Task instructions: Could you give the records below again exactly, without the pictures?

=== Begin Enclosure ===

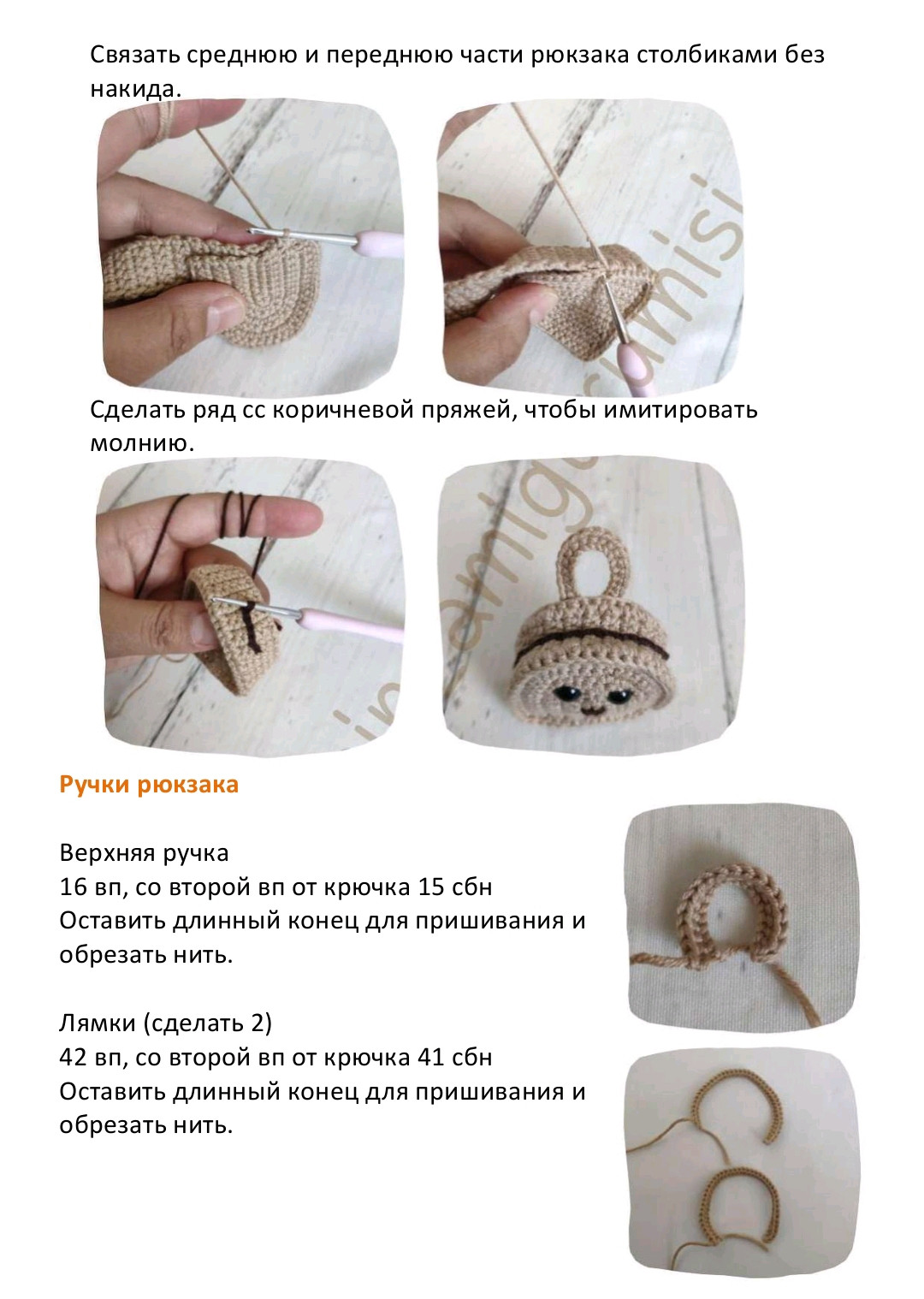 Связать среднюю и переднюю части рюкзака столбиками без накида.

Сделать ряд сс коричневой пряжей, чтобы имитировать молнию.

Ручки рюкзака

Верхняя ручка
16 вп, со второй вп от крючка 15 сбн
Оставить длинный конец для пришивания и обрезать нить.

Лямки (сделать 2)
42 вп, со второй вп от крючка 41 сбн
Оставить длинный конец для пришивания и обрезать нить.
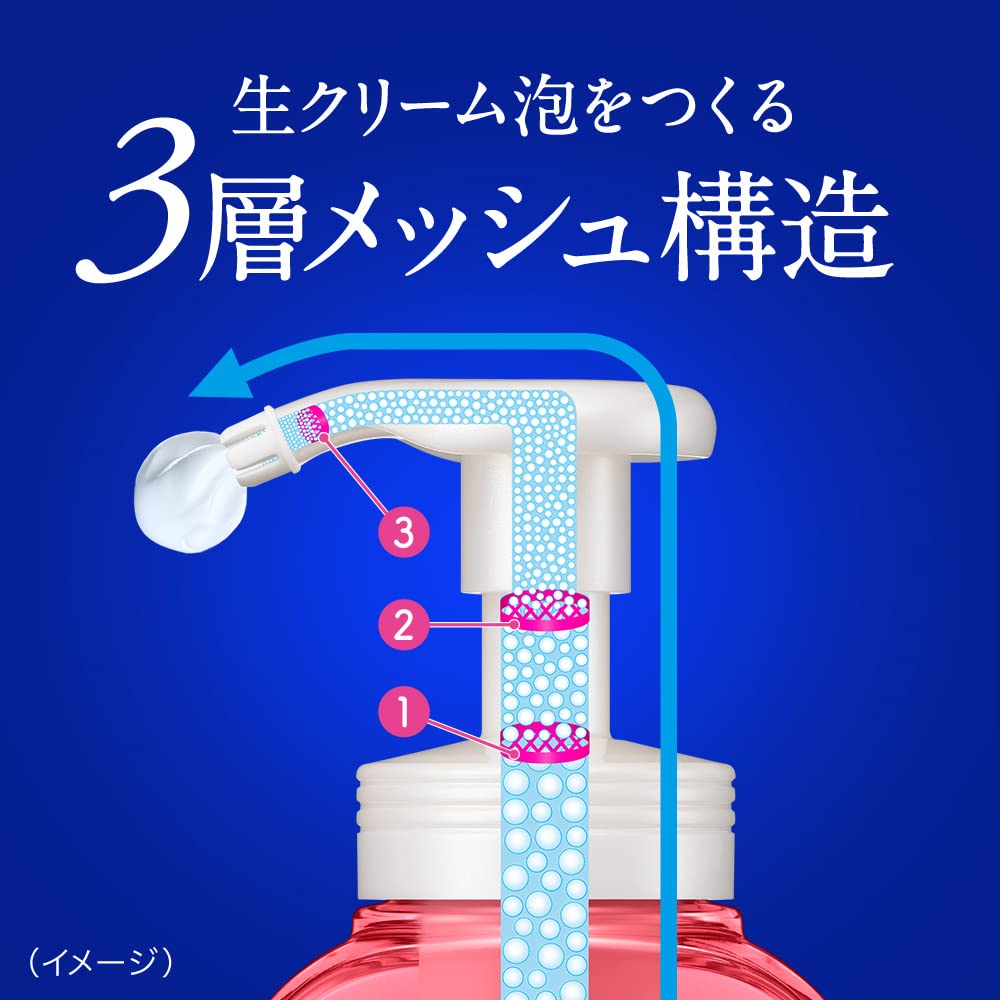 生クリーム泡をつくる
3層メッシュ構造

3
2
1

（イメージ）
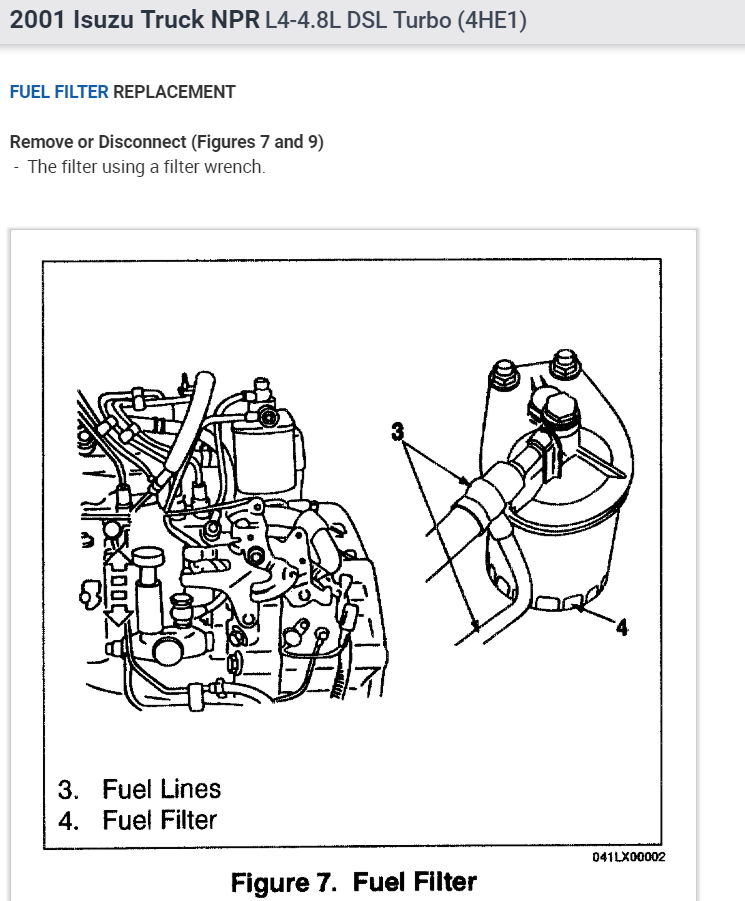 2001 Isuzu Truck NPR L4-4.8L DSL Turbo (4HE1)

FUEL FILTER REPLACEMENT

Remove or Disconnect (Figures 7 and 9)
- The filter using a filter wrench.

3

4

3. Fuel Lines
4. Fuel Filter

041LX00002

Figure 7. Fuel Filter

=== End Enclosure ===

Reply:
 Связать среднюю и переднюю части рюкзака столбиками без накида.

Сделать ряд сс коричневой пряжей, чтобы имитировать молнию.

Ручки рюкзака

Верхняя ручка
16 вп, со второй вп от крючка 15 сбн
Оставить длинный конец для пришивания и обрезать нить.

Лямки (сделать 2)
42 вп, со второй вп от крючка 41 сбн
Оставить длинный конец для пришивания и обрезать нить.
 生クリーム泡をつくる
3層メッシュ構造

3
2
1

（イメージ）
 2001 Isuzu Truck NPR L4-4.8L DSL Turbo (4HE1)

FUEL FILTER REPLACEMENT

Remove or Disconnect (Figures 7 and 9)
- The filter using a filter wrench.

3

4

3. Fuel Lines
4. Fuel Filter

041LX00002

Figure 7. Fuel Filter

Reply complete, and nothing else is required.